§ **KUTIPAN SUMBER**:
------------------------------------

*Oleh: Fellyanus Haba Ora, S.Pt., M.Si
Warga Kota Kupang
Pemilihan Walikota dan Wakil Walikota Kupang telah usai dilakukan pada tanggal 15 Februari 2017 silam. Hasil demokrasi ini menetapkan Dr. Jefirstson Richset Riwu Kore, MM., MH dan dr. Hermanus Man sebagai Walikota dan Wakil Walikota Kupang terpilih untuk periode 2017-2022 dengan perolehan 87.160 suara (52,85%) mengungguli pesaingnya SAHABAT (Jonas Salean, SH., M.Si dan Nikolaus Frasiskus) yang hanya mengumpulkan 77.745 suara (47,14%) berdasarkan Keputusan Komisi Pemilihan Umum Daerah (KPUD) Kota Kupang Nomor 60/Kpts/KPU-Kota.018.434078/2017 pada tanggal 16 Maret 2017. Dengan demikian maka pada tanggal 22 Agustus 2017, Dr. Jefirstson Richset Riwu Kore, MM., MH dan dr. Hermanus Man resmi dilantik oleh Menteri Dalam Negeri Republik Indonesia (Mendagri RI) melalui Gubernur Nusa Tenggara Timur (NTT) sebagai Walikota dan Wakil Walikota Kupang berdasarkan Surat Keputusan Menteri Dalam Negeri Republik Indonesia Nomor: 131.53-3187 Tahun 2017 Tentang Pengangkatan Walikota Kupang Nusa Tenggara Timur berdasarkan Keputusan KPU Kota Kupang dan memperhatikan Surat Gubernur Nusa Tenggara Timur Nomor: PEM.13131/115/II/2017 tanggal 6 April 2017 Tentang Mengesahkan Pengangkatan Walikota dan Wakil Walikota Kupang Masa Jabatan 2017-2022.

------------------------------------

Entri pertanyaan spasial
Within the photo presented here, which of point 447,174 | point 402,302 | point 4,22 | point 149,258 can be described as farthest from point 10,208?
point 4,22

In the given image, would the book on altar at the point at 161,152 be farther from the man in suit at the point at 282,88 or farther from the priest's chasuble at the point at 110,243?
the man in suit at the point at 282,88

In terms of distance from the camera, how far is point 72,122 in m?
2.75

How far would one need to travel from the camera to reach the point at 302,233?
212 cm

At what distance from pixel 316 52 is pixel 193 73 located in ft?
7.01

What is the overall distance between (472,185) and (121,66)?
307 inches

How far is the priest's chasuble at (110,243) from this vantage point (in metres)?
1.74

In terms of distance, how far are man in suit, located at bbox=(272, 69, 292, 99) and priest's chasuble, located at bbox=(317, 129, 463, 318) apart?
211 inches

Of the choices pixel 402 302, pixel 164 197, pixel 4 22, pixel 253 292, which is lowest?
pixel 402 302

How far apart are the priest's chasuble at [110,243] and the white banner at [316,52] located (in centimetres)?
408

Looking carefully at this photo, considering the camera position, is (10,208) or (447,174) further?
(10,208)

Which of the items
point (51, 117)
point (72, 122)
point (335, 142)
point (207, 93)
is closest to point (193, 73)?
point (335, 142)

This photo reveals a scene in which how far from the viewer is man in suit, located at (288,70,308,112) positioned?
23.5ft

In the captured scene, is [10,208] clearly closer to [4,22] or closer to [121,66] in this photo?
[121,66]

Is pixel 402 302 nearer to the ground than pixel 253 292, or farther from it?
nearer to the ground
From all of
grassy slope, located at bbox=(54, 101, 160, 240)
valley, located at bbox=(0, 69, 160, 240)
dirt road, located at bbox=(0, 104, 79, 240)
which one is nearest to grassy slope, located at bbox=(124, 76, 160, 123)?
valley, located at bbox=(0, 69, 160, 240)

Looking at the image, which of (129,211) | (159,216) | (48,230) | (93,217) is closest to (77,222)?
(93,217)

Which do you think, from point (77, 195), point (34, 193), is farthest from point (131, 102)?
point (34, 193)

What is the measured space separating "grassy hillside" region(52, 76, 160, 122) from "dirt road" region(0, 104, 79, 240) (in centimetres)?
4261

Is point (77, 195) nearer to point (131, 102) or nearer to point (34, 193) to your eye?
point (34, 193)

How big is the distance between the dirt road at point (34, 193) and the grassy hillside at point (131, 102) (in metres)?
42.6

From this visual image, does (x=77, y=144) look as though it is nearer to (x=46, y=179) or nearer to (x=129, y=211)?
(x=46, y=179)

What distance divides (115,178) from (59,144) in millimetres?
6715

------------------------------------

§ **PETUNJUK TUGAS**:
Jawablah pertanyaan berikut berdasarkan teks tentang pemilihan Walikota Kupang di atas.
(a) Pada tanggal berapa pemilihan Walikota dan Wakil Walikota Kupang dilaksanakan?
(b) Berapa jumlah suara yang dikumpulkan pasangan SAHABAT?
(c) Pada tanggal berapa walikota dan wakil walikota terpilih resmi dilantik?

§ **HASIL TUGAS**:
(a) 15 Februari 2017
(b) 77.745 suara (47,14%)
(c) 22 Agustus 2017